▶ AIM OF THE EXERCISE: The output is the line holding "site 4411, 2009-11-28 09:53:00.000." and all lines after it to the end of the records below; restate them unchanged and add nothing.
----
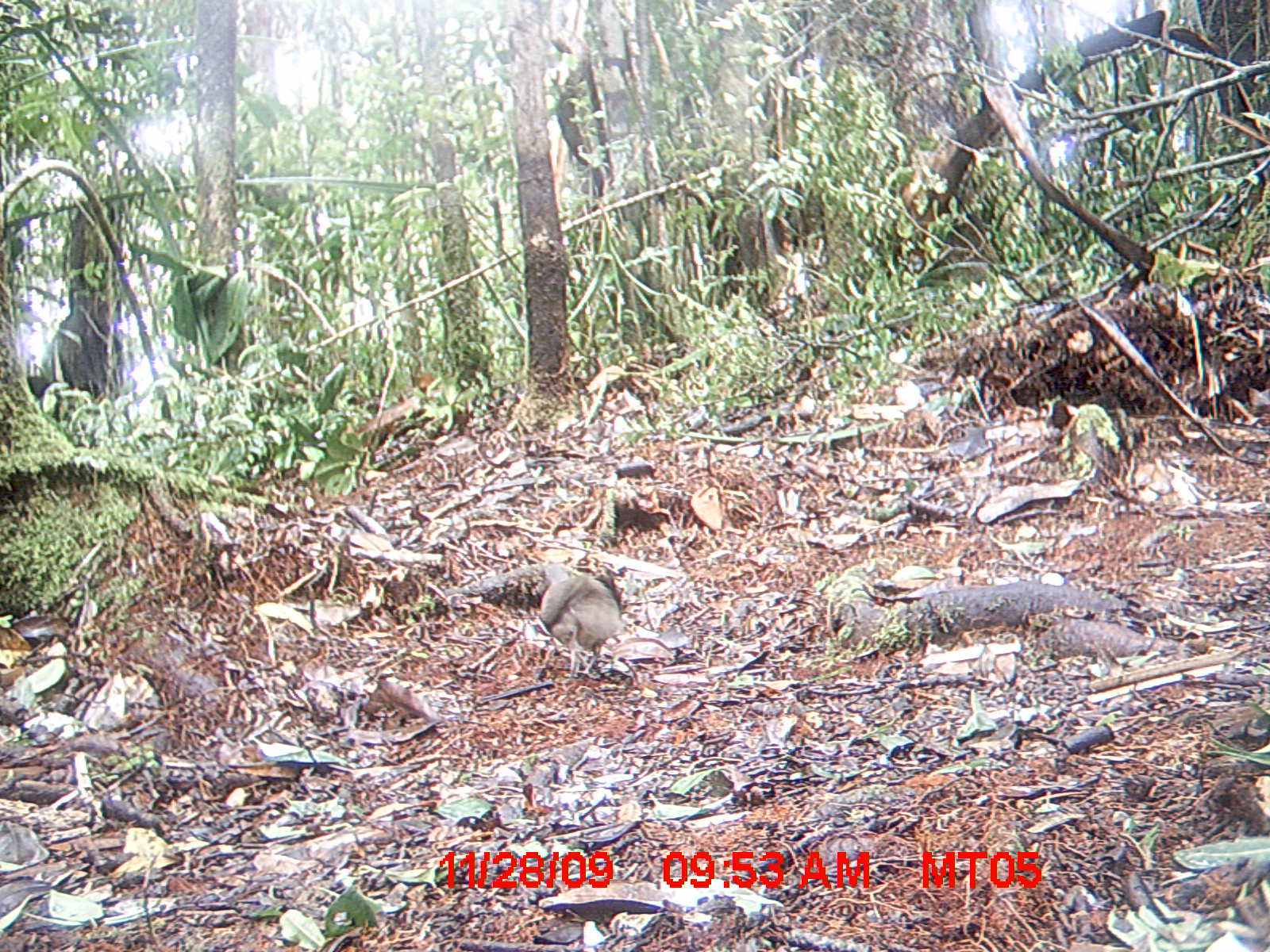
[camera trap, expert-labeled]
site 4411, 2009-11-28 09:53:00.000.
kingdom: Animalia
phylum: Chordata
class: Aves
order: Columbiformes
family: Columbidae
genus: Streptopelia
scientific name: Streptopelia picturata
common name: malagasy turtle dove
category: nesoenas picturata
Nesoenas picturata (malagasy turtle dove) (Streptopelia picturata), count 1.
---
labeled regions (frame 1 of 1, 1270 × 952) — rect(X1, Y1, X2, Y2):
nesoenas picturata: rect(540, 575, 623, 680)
----
▶ SOLUTION:
site 4411, 2009-11-28 09:53:00.000.
kingdom: Animalia
phylum: Chordata
class: Aves
order: Columbiformes
family: Columbidae
genus: Streptopelia
scientific name: Streptopelia picturata
common name: malagasy turtle dove
category: nesoenas picturata
Nesoenas picturata (malagasy turtle dove) (Streptopelia picturata), count 1.
---
labeled regions (frame 1 of 1, 1270 × 952) — rect(X1, Y1, X2, Y2):
nesoenas picturata: rect(540, 575, 623, 680)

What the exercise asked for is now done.